╭─ Stored records

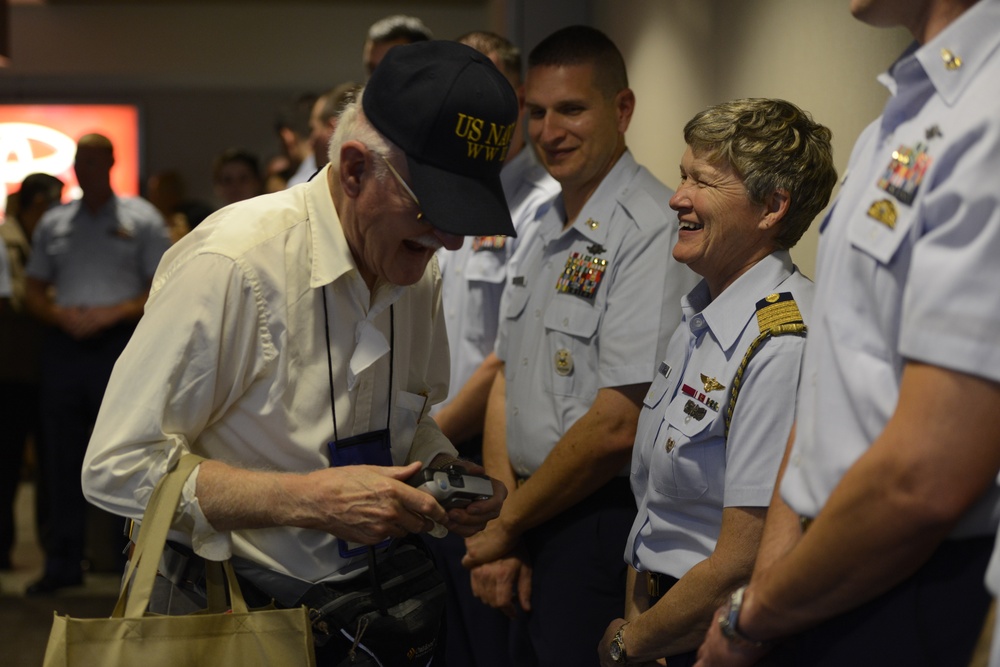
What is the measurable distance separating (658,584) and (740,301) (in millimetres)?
548

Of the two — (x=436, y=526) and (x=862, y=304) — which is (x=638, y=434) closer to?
(x=436, y=526)

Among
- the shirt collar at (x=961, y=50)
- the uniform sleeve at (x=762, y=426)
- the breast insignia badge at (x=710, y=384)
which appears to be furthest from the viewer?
the breast insignia badge at (x=710, y=384)

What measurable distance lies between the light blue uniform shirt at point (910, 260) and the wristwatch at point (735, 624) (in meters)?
0.18

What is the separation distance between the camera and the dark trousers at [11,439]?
543cm

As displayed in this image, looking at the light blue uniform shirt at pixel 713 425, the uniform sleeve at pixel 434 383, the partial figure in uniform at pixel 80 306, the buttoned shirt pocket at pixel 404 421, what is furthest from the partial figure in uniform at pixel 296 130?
the light blue uniform shirt at pixel 713 425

╰─

Given instruction
Rewrite the listing above with every "uniform sleeve" changed to "shirt sleeve", keeping everything else the same and omitting the pictures.

Answer to the exercise
What is the measurable distance separating (658,584) and (740,301) (in millimetres)?
548

Of the two — (x=436, y=526) and (x=862, y=304) — which is (x=638, y=434) closer to?
(x=436, y=526)

Among
- the shirt collar at (x=961, y=50)
- the shirt sleeve at (x=762, y=426)
- the breast insignia badge at (x=710, y=384)
which appears to be furthest from the viewer?
the breast insignia badge at (x=710, y=384)

What measurable distance lies between the light blue uniform shirt at point (910, 260) and the wristwatch at point (735, 624) (in meters)?
0.18

What is the separation distance between the camera and the dark trousers at [11,439]?
543cm

As displayed in this image, looking at the light blue uniform shirt at pixel 713 425, the shirt sleeve at pixel 434 383, the partial figure in uniform at pixel 80 306, the buttoned shirt pocket at pixel 404 421, what is furthest from the partial figure in uniform at pixel 296 130?
the light blue uniform shirt at pixel 713 425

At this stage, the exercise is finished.